Selon lui, les accords qu'a signé la Tunisie depuis 1955, jusqu'à ce jour ne seraient pas en sa faveur, mais au contraire, ils la soumettraient aux intérêts de parties tierces.  
La corruption est aussi selon lui, une porte ouverte au retour de la dictature, et ce en l'absence d'institutions de contrôles nécessaires au bon usage des deniers publics et au contrôle de la politique de l'Etat. Il rappelle que le tribunal administratif n'avait vu le jour qu'en 1972, soit près de 18 ans après l'adoption de la constitution, et la Cour des comptes n'a été érigée qu'en 1985 et que son premier rapport a été biaisé. Des faits, qui ont mené, selon lui, à l'instauration de la dictature.
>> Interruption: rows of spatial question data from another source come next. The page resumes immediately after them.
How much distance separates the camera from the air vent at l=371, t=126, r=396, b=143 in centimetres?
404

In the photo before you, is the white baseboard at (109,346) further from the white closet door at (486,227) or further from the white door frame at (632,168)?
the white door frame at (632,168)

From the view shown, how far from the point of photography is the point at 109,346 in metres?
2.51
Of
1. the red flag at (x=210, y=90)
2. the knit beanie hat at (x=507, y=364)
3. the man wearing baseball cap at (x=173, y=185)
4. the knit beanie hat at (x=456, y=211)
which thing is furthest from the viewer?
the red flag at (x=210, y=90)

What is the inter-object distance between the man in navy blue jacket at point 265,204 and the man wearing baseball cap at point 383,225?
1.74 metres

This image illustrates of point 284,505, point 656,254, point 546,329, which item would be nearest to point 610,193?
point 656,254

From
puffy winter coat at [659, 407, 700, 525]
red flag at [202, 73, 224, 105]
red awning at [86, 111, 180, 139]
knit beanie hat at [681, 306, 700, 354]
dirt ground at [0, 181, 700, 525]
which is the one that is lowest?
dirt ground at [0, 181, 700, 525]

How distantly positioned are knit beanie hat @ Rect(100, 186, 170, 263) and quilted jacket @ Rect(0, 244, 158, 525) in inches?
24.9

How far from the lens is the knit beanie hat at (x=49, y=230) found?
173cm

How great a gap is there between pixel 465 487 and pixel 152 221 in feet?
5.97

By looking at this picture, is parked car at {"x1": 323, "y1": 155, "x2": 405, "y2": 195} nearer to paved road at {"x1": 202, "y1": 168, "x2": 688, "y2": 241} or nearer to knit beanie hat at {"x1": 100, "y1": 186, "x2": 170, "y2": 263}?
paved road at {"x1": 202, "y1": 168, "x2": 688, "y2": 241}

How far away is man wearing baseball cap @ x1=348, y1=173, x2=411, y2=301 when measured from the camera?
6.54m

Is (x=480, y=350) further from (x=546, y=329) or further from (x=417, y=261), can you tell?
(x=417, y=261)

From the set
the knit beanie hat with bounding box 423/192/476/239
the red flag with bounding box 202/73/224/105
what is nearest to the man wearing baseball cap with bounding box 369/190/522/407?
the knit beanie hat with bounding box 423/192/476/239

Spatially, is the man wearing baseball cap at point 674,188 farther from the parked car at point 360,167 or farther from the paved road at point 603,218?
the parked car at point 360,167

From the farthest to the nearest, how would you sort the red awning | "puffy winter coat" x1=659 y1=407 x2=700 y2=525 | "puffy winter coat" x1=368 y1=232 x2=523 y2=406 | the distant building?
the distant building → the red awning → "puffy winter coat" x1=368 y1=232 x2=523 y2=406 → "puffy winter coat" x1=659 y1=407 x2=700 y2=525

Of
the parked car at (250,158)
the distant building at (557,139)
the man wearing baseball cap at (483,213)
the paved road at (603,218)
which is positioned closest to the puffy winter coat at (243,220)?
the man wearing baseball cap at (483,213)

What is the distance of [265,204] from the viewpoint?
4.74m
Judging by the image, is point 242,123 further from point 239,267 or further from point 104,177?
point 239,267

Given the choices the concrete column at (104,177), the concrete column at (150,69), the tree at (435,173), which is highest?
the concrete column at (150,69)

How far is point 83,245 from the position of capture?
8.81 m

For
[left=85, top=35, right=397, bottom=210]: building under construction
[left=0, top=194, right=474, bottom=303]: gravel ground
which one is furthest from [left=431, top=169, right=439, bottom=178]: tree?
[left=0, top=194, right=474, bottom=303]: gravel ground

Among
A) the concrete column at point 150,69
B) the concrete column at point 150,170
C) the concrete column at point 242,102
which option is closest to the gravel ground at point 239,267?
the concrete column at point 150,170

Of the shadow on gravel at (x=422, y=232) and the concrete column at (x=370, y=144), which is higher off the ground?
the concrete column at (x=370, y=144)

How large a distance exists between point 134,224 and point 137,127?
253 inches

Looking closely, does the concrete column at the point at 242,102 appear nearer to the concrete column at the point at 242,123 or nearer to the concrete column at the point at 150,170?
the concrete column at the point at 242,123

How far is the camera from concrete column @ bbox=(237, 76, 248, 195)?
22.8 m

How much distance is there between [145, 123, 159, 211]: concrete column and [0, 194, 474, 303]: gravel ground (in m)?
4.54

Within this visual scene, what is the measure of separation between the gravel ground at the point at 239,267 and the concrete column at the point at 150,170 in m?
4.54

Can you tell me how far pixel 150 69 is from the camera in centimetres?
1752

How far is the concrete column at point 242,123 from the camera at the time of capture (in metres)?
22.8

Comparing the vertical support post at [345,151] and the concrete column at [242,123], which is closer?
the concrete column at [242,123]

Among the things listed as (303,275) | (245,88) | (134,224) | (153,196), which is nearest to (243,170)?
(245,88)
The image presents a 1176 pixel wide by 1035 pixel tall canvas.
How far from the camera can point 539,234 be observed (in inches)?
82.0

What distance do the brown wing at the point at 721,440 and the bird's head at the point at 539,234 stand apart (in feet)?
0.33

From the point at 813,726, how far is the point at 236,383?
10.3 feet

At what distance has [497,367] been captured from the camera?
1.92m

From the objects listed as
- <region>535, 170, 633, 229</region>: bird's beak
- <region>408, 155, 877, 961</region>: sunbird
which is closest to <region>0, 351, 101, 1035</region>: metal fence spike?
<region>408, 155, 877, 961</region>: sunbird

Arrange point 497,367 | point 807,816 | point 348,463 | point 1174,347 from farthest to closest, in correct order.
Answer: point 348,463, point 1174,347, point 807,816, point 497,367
Plusieurs années plus tard, et près de 6 ans après la révolution, la Tunisie n'a toujours pas érigé de tribunal constitutionnel ni de Conseil supérieur de la Magistrature. "ce qui à mon sens possède un lien direct avec la corruption", a souligné Elloumi.
 
Il incrimine aussi la privatisation des institutions publiques après l'indépendance, qui a été source de corruption et de malversation puisqu'il était convenu que la procédure de privatisation pouvait être décidé à la tête de l'Etat sans passer par l'Assemblée. 
 
"Vers 1989, c'est un jugement du tribunal administratif qui a autorisé au chef de l'Etat et au chef du gouvernement de procéder à la restructuration des institution publiques et de les céder à des privés, ce qui a permis par la suite leur acquisition par les familles et les amis proches du pouvoir" a indiqué Elloumi.
 
La Malversation, apparait selon lui, sous plusieurs formes, et notamment dans le secteur agricole où les quantités de terres non exploitées est très important et ce à cause de la législation, et de la loi fiscale. 
 
"Dans les discours politique on a tendance à parler de l'évasion fiscale, mais en réalité c'est l'Etat qui a créé un système qui puni les gens qui tiennent une comptabilité et qui paient leurs impôts. Même si c'est gens là ne paient pas toujours ou pas assez, ils paient quand même. Alors que les personnes soumises au régime forfaitaire qui sont au nombre de 300 000, ne sont pas inquiétées", a-t-il dit.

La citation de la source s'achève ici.